Several justices traveled to Palau to offer training. They explained the jury trial process, from educating clerks and judges on their roles to discussing jury selection procedure and outlining how to issue juror summonses.

“My experience was not dominated by the jury trial thing, but in retrospect it seemed like the thing I did there that had the most gravity to it,” Pate said.

After years of preparations, Palau’s first jury trial began in September and lasted about six weeks.

‘One of the last Edens left’

According to the U.S. Department of the Interior, the Republic of Palau became a sovereign country in 1994 and soon after entered into a 50-year compact of free association with the U.S.

The agreement, which Pate describes as “an arms-length relationship,” enables the U.S. to offer Palau economic and financial assistance, according to the DOI website.

Palau’s rich history includes occupation by the Spanish, the Germans and the Japanese before playing host to one of the bloodiest battles of World War II.

Pate said that during his clerkship in 2009, he and Christine fell in love with Palau because of the welcoming, friendly nature of the nation and its citizens.
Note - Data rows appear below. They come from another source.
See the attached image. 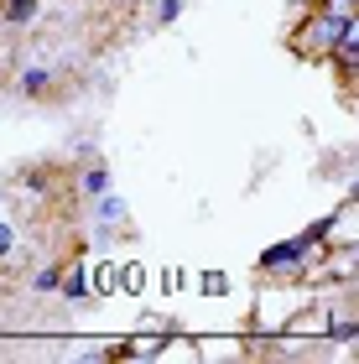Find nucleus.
<instances>
[{
	"label": "nucleus",
	"mask_w": 359,
	"mask_h": 364,
	"mask_svg": "<svg viewBox=\"0 0 359 364\" xmlns=\"http://www.w3.org/2000/svg\"><path fill=\"white\" fill-rule=\"evenodd\" d=\"M349 31H359L354 16H328V11H313V6H307V11L297 16V26H291L286 47H291V53H297L302 63H328L333 42H338V37H349Z\"/></svg>",
	"instance_id": "f257e3e1"
},
{
	"label": "nucleus",
	"mask_w": 359,
	"mask_h": 364,
	"mask_svg": "<svg viewBox=\"0 0 359 364\" xmlns=\"http://www.w3.org/2000/svg\"><path fill=\"white\" fill-rule=\"evenodd\" d=\"M307 266H313V245H307L302 235H291V240H276L266 245V250L255 255V271L260 276H307Z\"/></svg>",
	"instance_id": "f03ea898"
},
{
	"label": "nucleus",
	"mask_w": 359,
	"mask_h": 364,
	"mask_svg": "<svg viewBox=\"0 0 359 364\" xmlns=\"http://www.w3.org/2000/svg\"><path fill=\"white\" fill-rule=\"evenodd\" d=\"M328 68L338 73V84H344V89H354V78H359V31H349V37H338V42H333Z\"/></svg>",
	"instance_id": "7ed1b4c3"
},
{
	"label": "nucleus",
	"mask_w": 359,
	"mask_h": 364,
	"mask_svg": "<svg viewBox=\"0 0 359 364\" xmlns=\"http://www.w3.org/2000/svg\"><path fill=\"white\" fill-rule=\"evenodd\" d=\"M58 296H63V302H94V291H89V266H84V260L63 266V276H58Z\"/></svg>",
	"instance_id": "20e7f679"
},
{
	"label": "nucleus",
	"mask_w": 359,
	"mask_h": 364,
	"mask_svg": "<svg viewBox=\"0 0 359 364\" xmlns=\"http://www.w3.org/2000/svg\"><path fill=\"white\" fill-rule=\"evenodd\" d=\"M53 68L47 63H31V68H21V78H16V89H21L26 99H42V94H53Z\"/></svg>",
	"instance_id": "39448f33"
},
{
	"label": "nucleus",
	"mask_w": 359,
	"mask_h": 364,
	"mask_svg": "<svg viewBox=\"0 0 359 364\" xmlns=\"http://www.w3.org/2000/svg\"><path fill=\"white\" fill-rule=\"evenodd\" d=\"M89 213H94V224H100V229H109V224H120V219H125V198L105 188V193H94Z\"/></svg>",
	"instance_id": "423d86ee"
},
{
	"label": "nucleus",
	"mask_w": 359,
	"mask_h": 364,
	"mask_svg": "<svg viewBox=\"0 0 359 364\" xmlns=\"http://www.w3.org/2000/svg\"><path fill=\"white\" fill-rule=\"evenodd\" d=\"M115 296H146V266H141V260H120V271H115Z\"/></svg>",
	"instance_id": "0eeeda50"
},
{
	"label": "nucleus",
	"mask_w": 359,
	"mask_h": 364,
	"mask_svg": "<svg viewBox=\"0 0 359 364\" xmlns=\"http://www.w3.org/2000/svg\"><path fill=\"white\" fill-rule=\"evenodd\" d=\"M42 16V0H0V21L6 26H31Z\"/></svg>",
	"instance_id": "6e6552de"
},
{
	"label": "nucleus",
	"mask_w": 359,
	"mask_h": 364,
	"mask_svg": "<svg viewBox=\"0 0 359 364\" xmlns=\"http://www.w3.org/2000/svg\"><path fill=\"white\" fill-rule=\"evenodd\" d=\"M115 271H120V260L94 266V271H89V291H94V296H115Z\"/></svg>",
	"instance_id": "1a4fd4ad"
},
{
	"label": "nucleus",
	"mask_w": 359,
	"mask_h": 364,
	"mask_svg": "<svg viewBox=\"0 0 359 364\" xmlns=\"http://www.w3.org/2000/svg\"><path fill=\"white\" fill-rule=\"evenodd\" d=\"M58 276H63V260H47V266H37V276H31V291H37V296H58Z\"/></svg>",
	"instance_id": "9d476101"
},
{
	"label": "nucleus",
	"mask_w": 359,
	"mask_h": 364,
	"mask_svg": "<svg viewBox=\"0 0 359 364\" xmlns=\"http://www.w3.org/2000/svg\"><path fill=\"white\" fill-rule=\"evenodd\" d=\"M105 188H109V167H100V161H94V167H84V172H78V193H84V198L105 193Z\"/></svg>",
	"instance_id": "9b49d317"
},
{
	"label": "nucleus",
	"mask_w": 359,
	"mask_h": 364,
	"mask_svg": "<svg viewBox=\"0 0 359 364\" xmlns=\"http://www.w3.org/2000/svg\"><path fill=\"white\" fill-rule=\"evenodd\" d=\"M198 291L203 296H224V291H230V276H224V271H203L198 276Z\"/></svg>",
	"instance_id": "f8f14e48"
},
{
	"label": "nucleus",
	"mask_w": 359,
	"mask_h": 364,
	"mask_svg": "<svg viewBox=\"0 0 359 364\" xmlns=\"http://www.w3.org/2000/svg\"><path fill=\"white\" fill-rule=\"evenodd\" d=\"M313 11H328V16H354V6L359 0H307Z\"/></svg>",
	"instance_id": "ddd939ff"
},
{
	"label": "nucleus",
	"mask_w": 359,
	"mask_h": 364,
	"mask_svg": "<svg viewBox=\"0 0 359 364\" xmlns=\"http://www.w3.org/2000/svg\"><path fill=\"white\" fill-rule=\"evenodd\" d=\"M183 6H188V0H156V21H161V26H172L177 16H183Z\"/></svg>",
	"instance_id": "4468645a"
},
{
	"label": "nucleus",
	"mask_w": 359,
	"mask_h": 364,
	"mask_svg": "<svg viewBox=\"0 0 359 364\" xmlns=\"http://www.w3.org/2000/svg\"><path fill=\"white\" fill-rule=\"evenodd\" d=\"M177 281H183V271H177V266H167V271H161V276H156V287H161V291H167V296H172V291H177Z\"/></svg>",
	"instance_id": "2eb2a0df"
},
{
	"label": "nucleus",
	"mask_w": 359,
	"mask_h": 364,
	"mask_svg": "<svg viewBox=\"0 0 359 364\" xmlns=\"http://www.w3.org/2000/svg\"><path fill=\"white\" fill-rule=\"evenodd\" d=\"M11 250H16V229H11L6 219H0V260H6Z\"/></svg>",
	"instance_id": "dca6fc26"
},
{
	"label": "nucleus",
	"mask_w": 359,
	"mask_h": 364,
	"mask_svg": "<svg viewBox=\"0 0 359 364\" xmlns=\"http://www.w3.org/2000/svg\"><path fill=\"white\" fill-rule=\"evenodd\" d=\"M125 6H130V0H125Z\"/></svg>",
	"instance_id": "f3484780"
}]
</instances>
“Palau is a beautiful place,” Pate said. “It really, to me, is one of the last Edens left. There are parts of Palau that truly feel like they are unspoiled.
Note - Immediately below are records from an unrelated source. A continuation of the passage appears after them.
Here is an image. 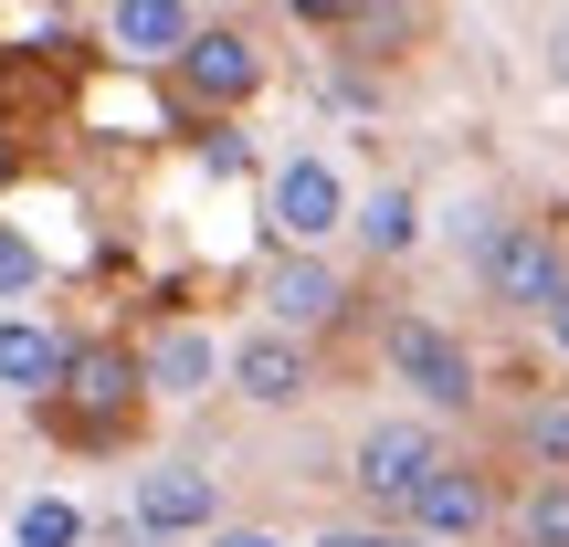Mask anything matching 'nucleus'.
<instances>
[{
  "instance_id": "1",
  "label": "nucleus",
  "mask_w": 569,
  "mask_h": 547,
  "mask_svg": "<svg viewBox=\"0 0 569 547\" xmlns=\"http://www.w3.org/2000/svg\"><path fill=\"white\" fill-rule=\"evenodd\" d=\"M453 243H465V264H475V295L507 305V316H538V305L569 284L559 232L549 222H517V211H496V201H475L465 222H453Z\"/></svg>"
},
{
  "instance_id": "2",
  "label": "nucleus",
  "mask_w": 569,
  "mask_h": 547,
  "mask_svg": "<svg viewBox=\"0 0 569 547\" xmlns=\"http://www.w3.org/2000/svg\"><path fill=\"white\" fill-rule=\"evenodd\" d=\"M380 368L432 422H475V411H486V368H475L465 326H443V316H380Z\"/></svg>"
},
{
  "instance_id": "3",
  "label": "nucleus",
  "mask_w": 569,
  "mask_h": 547,
  "mask_svg": "<svg viewBox=\"0 0 569 547\" xmlns=\"http://www.w3.org/2000/svg\"><path fill=\"white\" fill-rule=\"evenodd\" d=\"M138 401H148V368H138V347L74 337V358H63V389L42 401V422H53L63 443H117Z\"/></svg>"
},
{
  "instance_id": "4",
  "label": "nucleus",
  "mask_w": 569,
  "mask_h": 547,
  "mask_svg": "<svg viewBox=\"0 0 569 547\" xmlns=\"http://www.w3.org/2000/svg\"><path fill=\"white\" fill-rule=\"evenodd\" d=\"M264 74H274V53L243 32V21H201V32L169 53V84H180L190 117H243V105L264 95Z\"/></svg>"
},
{
  "instance_id": "5",
  "label": "nucleus",
  "mask_w": 569,
  "mask_h": 547,
  "mask_svg": "<svg viewBox=\"0 0 569 547\" xmlns=\"http://www.w3.org/2000/svg\"><path fill=\"white\" fill-rule=\"evenodd\" d=\"M253 295H264L274 326H296V337H338L348 316H359V284L327 243H274L264 274H253Z\"/></svg>"
},
{
  "instance_id": "6",
  "label": "nucleus",
  "mask_w": 569,
  "mask_h": 547,
  "mask_svg": "<svg viewBox=\"0 0 569 547\" xmlns=\"http://www.w3.org/2000/svg\"><path fill=\"white\" fill-rule=\"evenodd\" d=\"M348 211H359V190L327 148H296V159L264 169V243H338Z\"/></svg>"
},
{
  "instance_id": "7",
  "label": "nucleus",
  "mask_w": 569,
  "mask_h": 547,
  "mask_svg": "<svg viewBox=\"0 0 569 547\" xmlns=\"http://www.w3.org/2000/svg\"><path fill=\"white\" fill-rule=\"evenodd\" d=\"M222 389L243 411H306L317 401V337H296V326H232L222 337Z\"/></svg>"
},
{
  "instance_id": "8",
  "label": "nucleus",
  "mask_w": 569,
  "mask_h": 547,
  "mask_svg": "<svg viewBox=\"0 0 569 547\" xmlns=\"http://www.w3.org/2000/svg\"><path fill=\"white\" fill-rule=\"evenodd\" d=\"M443 432H432V411H411V422H369L359 453H348V485H359L369 516H411V495H422V474L443 464Z\"/></svg>"
},
{
  "instance_id": "9",
  "label": "nucleus",
  "mask_w": 569,
  "mask_h": 547,
  "mask_svg": "<svg viewBox=\"0 0 569 547\" xmlns=\"http://www.w3.org/2000/svg\"><path fill=\"white\" fill-rule=\"evenodd\" d=\"M127 516L148 527V547L211 537V527H222V485H211V464H190V453H148V464H138V495H127Z\"/></svg>"
},
{
  "instance_id": "10",
  "label": "nucleus",
  "mask_w": 569,
  "mask_h": 547,
  "mask_svg": "<svg viewBox=\"0 0 569 547\" xmlns=\"http://www.w3.org/2000/svg\"><path fill=\"white\" fill-rule=\"evenodd\" d=\"M496 516H507V485H496L486 464H465V453H443V464L422 474V495H411V527H422V537H443V547L486 537Z\"/></svg>"
},
{
  "instance_id": "11",
  "label": "nucleus",
  "mask_w": 569,
  "mask_h": 547,
  "mask_svg": "<svg viewBox=\"0 0 569 547\" xmlns=\"http://www.w3.org/2000/svg\"><path fill=\"white\" fill-rule=\"evenodd\" d=\"M138 368H148V401H211V389H222V326L159 316L138 337Z\"/></svg>"
},
{
  "instance_id": "12",
  "label": "nucleus",
  "mask_w": 569,
  "mask_h": 547,
  "mask_svg": "<svg viewBox=\"0 0 569 547\" xmlns=\"http://www.w3.org/2000/svg\"><path fill=\"white\" fill-rule=\"evenodd\" d=\"M190 32H201V0H106V53H117L127 74L169 63Z\"/></svg>"
},
{
  "instance_id": "13",
  "label": "nucleus",
  "mask_w": 569,
  "mask_h": 547,
  "mask_svg": "<svg viewBox=\"0 0 569 547\" xmlns=\"http://www.w3.org/2000/svg\"><path fill=\"white\" fill-rule=\"evenodd\" d=\"M63 358H74V337H63V326L0 305V389H11V401H53V389H63Z\"/></svg>"
},
{
  "instance_id": "14",
  "label": "nucleus",
  "mask_w": 569,
  "mask_h": 547,
  "mask_svg": "<svg viewBox=\"0 0 569 547\" xmlns=\"http://www.w3.org/2000/svg\"><path fill=\"white\" fill-rule=\"evenodd\" d=\"M422 190H411V180H390V190H369V201L359 211H348V243H359L369 253V264H411V253H422Z\"/></svg>"
},
{
  "instance_id": "15",
  "label": "nucleus",
  "mask_w": 569,
  "mask_h": 547,
  "mask_svg": "<svg viewBox=\"0 0 569 547\" xmlns=\"http://www.w3.org/2000/svg\"><path fill=\"white\" fill-rule=\"evenodd\" d=\"M507 443H517V464H528V474H569V379H559V389H528V401H517Z\"/></svg>"
},
{
  "instance_id": "16",
  "label": "nucleus",
  "mask_w": 569,
  "mask_h": 547,
  "mask_svg": "<svg viewBox=\"0 0 569 547\" xmlns=\"http://www.w3.org/2000/svg\"><path fill=\"white\" fill-rule=\"evenodd\" d=\"M507 527H517V547H569V474H528L507 495Z\"/></svg>"
},
{
  "instance_id": "17",
  "label": "nucleus",
  "mask_w": 569,
  "mask_h": 547,
  "mask_svg": "<svg viewBox=\"0 0 569 547\" xmlns=\"http://www.w3.org/2000/svg\"><path fill=\"white\" fill-rule=\"evenodd\" d=\"M96 527H84V506L74 495H32V506L11 516V547H84Z\"/></svg>"
},
{
  "instance_id": "18",
  "label": "nucleus",
  "mask_w": 569,
  "mask_h": 547,
  "mask_svg": "<svg viewBox=\"0 0 569 547\" xmlns=\"http://www.w3.org/2000/svg\"><path fill=\"white\" fill-rule=\"evenodd\" d=\"M306 547H443V537H422L411 516H380V527H317Z\"/></svg>"
},
{
  "instance_id": "19",
  "label": "nucleus",
  "mask_w": 569,
  "mask_h": 547,
  "mask_svg": "<svg viewBox=\"0 0 569 547\" xmlns=\"http://www.w3.org/2000/svg\"><path fill=\"white\" fill-rule=\"evenodd\" d=\"M21 295H42V253L0 222V305H21Z\"/></svg>"
},
{
  "instance_id": "20",
  "label": "nucleus",
  "mask_w": 569,
  "mask_h": 547,
  "mask_svg": "<svg viewBox=\"0 0 569 547\" xmlns=\"http://www.w3.org/2000/svg\"><path fill=\"white\" fill-rule=\"evenodd\" d=\"M201 169H211V180H243V169H253L243 126H201Z\"/></svg>"
},
{
  "instance_id": "21",
  "label": "nucleus",
  "mask_w": 569,
  "mask_h": 547,
  "mask_svg": "<svg viewBox=\"0 0 569 547\" xmlns=\"http://www.w3.org/2000/svg\"><path fill=\"white\" fill-rule=\"evenodd\" d=\"M284 11H296V21H306V32H317V42H338L348 21H359V0H284Z\"/></svg>"
},
{
  "instance_id": "22",
  "label": "nucleus",
  "mask_w": 569,
  "mask_h": 547,
  "mask_svg": "<svg viewBox=\"0 0 569 547\" xmlns=\"http://www.w3.org/2000/svg\"><path fill=\"white\" fill-rule=\"evenodd\" d=\"M538 337H549V358L569 368V284H559V295H549V305H538Z\"/></svg>"
},
{
  "instance_id": "23",
  "label": "nucleus",
  "mask_w": 569,
  "mask_h": 547,
  "mask_svg": "<svg viewBox=\"0 0 569 547\" xmlns=\"http://www.w3.org/2000/svg\"><path fill=\"white\" fill-rule=\"evenodd\" d=\"M549 74H559V84H569V11H559V21H549Z\"/></svg>"
},
{
  "instance_id": "24",
  "label": "nucleus",
  "mask_w": 569,
  "mask_h": 547,
  "mask_svg": "<svg viewBox=\"0 0 569 547\" xmlns=\"http://www.w3.org/2000/svg\"><path fill=\"white\" fill-rule=\"evenodd\" d=\"M211 547H284V537H264V527H232V537H211Z\"/></svg>"
}]
</instances>
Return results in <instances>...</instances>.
Caiola, who works as a yoga instructor, plans to continue teaching after the move.

Much emphasis is placed on outdoor activities such as scuba diving, fishing and sports. Noticeably lacking are movie theaters, book stores, and Starbucks and McDonald’s franchises.

Power outages occur frequently, dial-up internet is standard and rates for international calling are some of the most expensive in the world.
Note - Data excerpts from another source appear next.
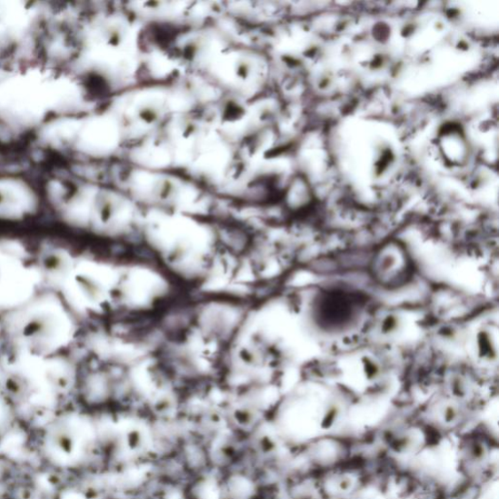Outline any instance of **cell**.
Segmentation results:
<instances>
[{"label":"cell","instance_id":"277c9868","mask_svg":"<svg viewBox=\"0 0 499 499\" xmlns=\"http://www.w3.org/2000/svg\"><path fill=\"white\" fill-rule=\"evenodd\" d=\"M40 267L49 281L62 284L71 276L74 262L69 253L62 249H53L43 254Z\"/></svg>","mask_w":499,"mask_h":499},{"label":"cell","instance_id":"8992f818","mask_svg":"<svg viewBox=\"0 0 499 499\" xmlns=\"http://www.w3.org/2000/svg\"><path fill=\"white\" fill-rule=\"evenodd\" d=\"M0 277H2V268H0Z\"/></svg>","mask_w":499,"mask_h":499},{"label":"cell","instance_id":"3957f363","mask_svg":"<svg viewBox=\"0 0 499 499\" xmlns=\"http://www.w3.org/2000/svg\"><path fill=\"white\" fill-rule=\"evenodd\" d=\"M67 333L62 316L52 310H40L25 321L22 334L26 349L33 356L45 357L63 345Z\"/></svg>","mask_w":499,"mask_h":499},{"label":"cell","instance_id":"6da1fadb","mask_svg":"<svg viewBox=\"0 0 499 499\" xmlns=\"http://www.w3.org/2000/svg\"><path fill=\"white\" fill-rule=\"evenodd\" d=\"M0 75V113L25 125L42 123L51 113L66 110V100L75 93L66 90V81L50 75L37 87L36 71Z\"/></svg>","mask_w":499,"mask_h":499},{"label":"cell","instance_id":"7a4b0ae2","mask_svg":"<svg viewBox=\"0 0 499 499\" xmlns=\"http://www.w3.org/2000/svg\"><path fill=\"white\" fill-rule=\"evenodd\" d=\"M193 295V328L228 349L245 329L254 304L226 295Z\"/></svg>","mask_w":499,"mask_h":499},{"label":"cell","instance_id":"5b68a950","mask_svg":"<svg viewBox=\"0 0 499 499\" xmlns=\"http://www.w3.org/2000/svg\"><path fill=\"white\" fill-rule=\"evenodd\" d=\"M3 389L5 399L15 406L28 403L35 394V386L30 376L20 371L7 374Z\"/></svg>","mask_w":499,"mask_h":499}]
</instances>
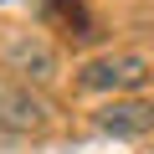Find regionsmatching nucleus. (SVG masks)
<instances>
[{
  "mask_svg": "<svg viewBox=\"0 0 154 154\" xmlns=\"http://www.w3.org/2000/svg\"><path fill=\"white\" fill-rule=\"evenodd\" d=\"M5 72H16V82H26V88H46V82H57V51H51V41H41V36H11L5 41Z\"/></svg>",
  "mask_w": 154,
  "mask_h": 154,
  "instance_id": "7ed1b4c3",
  "label": "nucleus"
},
{
  "mask_svg": "<svg viewBox=\"0 0 154 154\" xmlns=\"http://www.w3.org/2000/svg\"><path fill=\"white\" fill-rule=\"evenodd\" d=\"M98 128L113 134V139H139V134L154 128V108L144 98H113V103L98 108Z\"/></svg>",
  "mask_w": 154,
  "mask_h": 154,
  "instance_id": "20e7f679",
  "label": "nucleus"
},
{
  "mask_svg": "<svg viewBox=\"0 0 154 154\" xmlns=\"http://www.w3.org/2000/svg\"><path fill=\"white\" fill-rule=\"evenodd\" d=\"M154 77V67H149V57H139V51H128V57H98V62H88L82 72H77V88L82 93H118V88H144Z\"/></svg>",
  "mask_w": 154,
  "mask_h": 154,
  "instance_id": "f03ea898",
  "label": "nucleus"
},
{
  "mask_svg": "<svg viewBox=\"0 0 154 154\" xmlns=\"http://www.w3.org/2000/svg\"><path fill=\"white\" fill-rule=\"evenodd\" d=\"M46 123H51V103L16 77H0V134H41Z\"/></svg>",
  "mask_w": 154,
  "mask_h": 154,
  "instance_id": "f257e3e1",
  "label": "nucleus"
},
{
  "mask_svg": "<svg viewBox=\"0 0 154 154\" xmlns=\"http://www.w3.org/2000/svg\"><path fill=\"white\" fill-rule=\"evenodd\" d=\"M46 21L67 26V36H77V41H93L98 36V26L88 21V11L77 5V0H51V5H46Z\"/></svg>",
  "mask_w": 154,
  "mask_h": 154,
  "instance_id": "39448f33",
  "label": "nucleus"
}]
</instances>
“What you find yourself doing is what I think is becoming far too scarce these days, which is spending time with people and not cyber-loafing all day on someone’s newsfeed,” Pate said. “Your days can be bookended by sunrises and sunsets. I don’t want to romanticize island life. Especially remote island living, it tends to – for better or worse – simplify your existence. You’re not as inundated with information, internet, phone – if you embrace it, it can be a very rich and rewarding way to live.”

Pate said he looks forward to watching Oa grow up in Palau, joking that she might be surfing before she can walk.